Walton put police accountability at the center of her campaign; she told The Appeal that she is running because Brown is “doing nothing to advance the quality of life for poor and brown people and hold police accountable.”
Brown did describe the actions of the officers in the Gugino case as “horrific” and implemented some policy changes last year — though they were panned by local advocates for police reform as insufficient. Some activists disrupted his State of the City address last year over lack of action against police brutality.
Walton, born on Buffalo’s primarily Black East Side, became a full-time working mother at age 14 after dropping out of high school. She worked as a nurse in the Buffalo Public Schools and became involved in the local SEIU union before turning to community organizing work, founding an affordable housing group that rehabilitated vacant homes for low-income residents.
She ran on a left-wing agenda in one of the country’s most segregated cities, which also claims the nation’s third-worst child poverty rate. Walton promised a tenant’s bill of rights that includes rent control, along with a heavy investment in social services, and shifting police away from homelessness and mental health calls. She shied away from outright “Defund the police” rhetoric, telling a local news station she planned to relieve police “of the responsibility of fixing the problems that our municipal government should have been dealing with.”

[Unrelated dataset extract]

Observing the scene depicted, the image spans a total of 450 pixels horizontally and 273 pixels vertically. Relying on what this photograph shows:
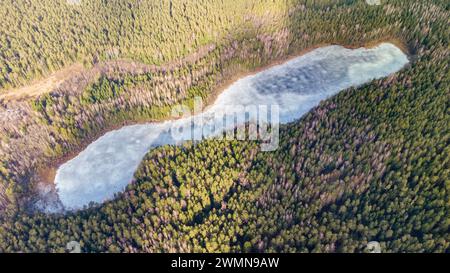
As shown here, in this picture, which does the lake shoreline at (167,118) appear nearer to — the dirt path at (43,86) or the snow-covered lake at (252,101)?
the snow-covered lake at (252,101)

Brown, Buffalo’s first Black mayor, was running for a record fifth term and was heavily favored to win. Firmly entrenched in the city’s political machine, he had the backing of other local Democratic politicians, powerful business interests, The Buffalo News and dozens of unions. Walton raised far less money than Brown, but she did have the endorsement of the powerful Buffalo Teachers Union and The Challenger, a newspaper aimed at Buffalo’s Black community.
Amanda Terkel contributed reporting.